TEKS SUMBER:

Berkata Ahmad bin Al Mubarok As Salajasami dari apa yang ia riwayatkan dari syekhnya Al Jahl Alumy Abdul Aziz Adz Dziba’ :
“ Ketahuilah semoga allah menetapkan kamu semua. Sesungguhnya wali allah yan telah di buka " المفتوح " itu mengetahui kebenaran dan tidak terikat dengan madzhab dari madzhab-madzhab yang ada, meskipun seluruh madzhab tidak memakai (menolak) seluruhnya. Karena kamampuan wali tersebut untuk menghidupkan syare’at. Dan bagaimana tidak sedang ia adalah orang yang mengetahui Nabi Sallalahu 'Alaihi wa Sallam dengan ujung matanya, dan tidak keluar dari melihat kebenaran jalajalah dalam hukum-hukumnya at taklifiyah dan selainnya. Maka jika keadaannya demikian ia adalah hujjah terhadap selainnya dan selainnya tidak menjadi hujjah atas dirinya, karena tidak ada yang lebih dekat dari kebenaran selain dari al maftuh alaihi المفتوح عليه  . maka jika demikian bagaimana diperbolehkan ingkar terhadap orang yang mempunyai sifat seperti ini, karena ia menyelisihi madzhab fulan dalam suatu hal, maka jika anda mendengar orang menyelisihi    والي المفتوح "  "maka ia adalah orang yang bodoh terhadap syare’at, sebagaimana ini umum terjadi dilakukan oleh orang-orang yan ingkar dan ini tidak layak untuk diingkari dan orang buta itu tidak mengingkari orang yang buta selamanya.

DAFTAR ITEM:
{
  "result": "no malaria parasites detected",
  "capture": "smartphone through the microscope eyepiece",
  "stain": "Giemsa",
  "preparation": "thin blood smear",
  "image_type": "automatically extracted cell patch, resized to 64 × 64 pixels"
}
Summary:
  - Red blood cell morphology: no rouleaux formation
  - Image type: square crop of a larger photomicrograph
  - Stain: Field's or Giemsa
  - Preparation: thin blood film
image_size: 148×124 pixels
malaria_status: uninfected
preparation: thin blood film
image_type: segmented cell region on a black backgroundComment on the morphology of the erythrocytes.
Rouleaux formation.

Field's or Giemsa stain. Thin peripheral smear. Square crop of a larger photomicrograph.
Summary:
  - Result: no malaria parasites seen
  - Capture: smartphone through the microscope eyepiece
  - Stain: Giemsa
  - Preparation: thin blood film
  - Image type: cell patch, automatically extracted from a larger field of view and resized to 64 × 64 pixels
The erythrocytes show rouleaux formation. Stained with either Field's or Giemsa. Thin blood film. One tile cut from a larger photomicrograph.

TUJUAN LATIHAN:
Bisakah Anda menulis ulang paragraf dalam teks sumber yang diawali "Ketahuilah semoga allah menetapkan kamu semua" menjadi daftar poin singkat yang tetap memuat fakta-fakta utamanya?

JAWABAN DI BAWAH:
- Wali Allah yang telah dibuka (al-maftuh) mengetahui kebenaran dan tidak terikat pada mazhab mana pun.
- Wali tersebut mampu menghidupkan syariat dan mengetahui Nabi Sallalahu 'Alaihi wa Sallam dengan ujung matanya.
- Ia tidak keluar dari melihat kebenaran dalam hukum-hukum taklifiyah dan selainnya.
- Karena itu ia menjadi hujah atas orang lain, sedangkan orang lain tidak menjadi hujah atas dirinya, sebab tidak ada yang lebih dekat kepada kebenaran daripada al-maftuh alaihi.
- Orang seperti ini tidak boleh diingkari hanya karena ia menyelisihi mazhab tertentu dalam suatu hal.
- Orang yang menyelisihi wali al-maftuh adalah orang yang bodoh terhadap syariat, seperti yang umum dilakukan oleh orang-orang yang ingkar.